Open Garden, il crowd sourcing della connettività mobile

Open Garden crowd sourcing mobile

Purtroppo non credo che le leggi attuali europee vedrebbero di buon occhio Open Garden, dato che colpevolizzano chi lascia la propria connessione libera e non protetta in caso di file sharing di contenuti illegali. Si tratta di un tentativo di unire la tecnologia peer-to-peer alla connettività mobile tramite tethering, e grazie a questa app diventa improvvisamente possibile condividere la propria connessione Internet con qualsiasi apparecchio dotato di Wi-Fi nell’ambiente circostante.

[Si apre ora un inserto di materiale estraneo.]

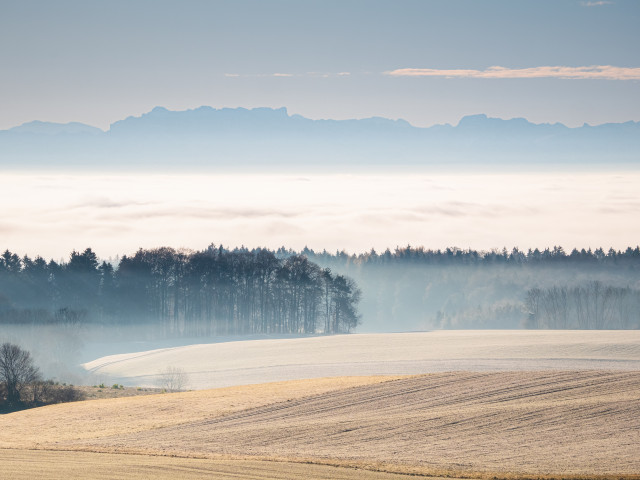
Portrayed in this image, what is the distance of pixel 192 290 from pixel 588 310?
7118 cm

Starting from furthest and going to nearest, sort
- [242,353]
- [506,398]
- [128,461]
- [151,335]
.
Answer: [151,335] < [242,353] < [506,398] < [128,461]

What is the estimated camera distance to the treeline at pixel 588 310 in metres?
136

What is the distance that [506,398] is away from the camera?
41.7 m

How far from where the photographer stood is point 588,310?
13650 centimetres

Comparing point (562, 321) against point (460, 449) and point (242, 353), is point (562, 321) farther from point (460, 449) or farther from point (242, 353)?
point (460, 449)

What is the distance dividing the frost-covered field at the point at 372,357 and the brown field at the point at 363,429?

Lanciato alla conferenza TechCrunch Disrupt, consente di creare quello che gli sviluppatori stessi chiamano un “mesh”, una griglia, tra tutti i device con Open Garden. Al momento l’app è disponibile su Android, Windows, Ubuntu, Xbox, PS3 ed OS X, con la versione per iOS in preparazione. Tanto l’app quanto il servizio sono gratuiti, anche se un piano di monetizzazione freemium è allo studio.

Il servizio è ancora in fase di costruzione. Allo stato attuale dello sviluppo viene sfruttata una sola connessione. Il progetto futuro è di ripartire il traffico in base alla velocità su più “nodi”, con un passaggio automatico alla connessione più conveniente e veloce (il cui proprietario si spera abbia un piano dati decente!).

Al di là delle assurde leggi europee che ci strangolano, gli operatori mobile probabilmente si sentiranno colti dal panico se Open Garden diventasse comune. TechCrunch ritiene che le resistenze saranno sostanziali, non dissimili da quelle che inizialmente sono state manifestate verso Skype. Ancora più furiosi di loro saranno gli operatori di traffico Wi-Fi a pagamento, come quelli presenti in certi aeroporti o locali pubblici: basterebbe un solo utente di Open Garden per connettere "gratis" tutti quelli che lo circondano.

Il funzionamento è elementare per l’utente finale, che non deve fare altra fatica che installare Open Garden su tutti i suoi apparecchi. Da quel momento, se non viene altrimenti disposto dai desideri del proprietario, tutti suoi device, mobile o desktop che siano, potranno accedere al collegamento WiFi, 3G o 4G degli altri senza ulteriori smanettamenti.

Questo vale anche per tutti gli altri che hanno installato Open Garden: vale la pena notare che il traffico è criptato, quindi nè noi che gestiamo il nodo nè OpenGarden stesso possono monitorare lo scambio di dati.

Ultimo dubbio: sarà anche necessario capire e sperimentare quanto Open Garden inciderà sulle batterie degli apparecchi mobile, notoriamente messi in crisi da qualsiasi servizio assetato di energia.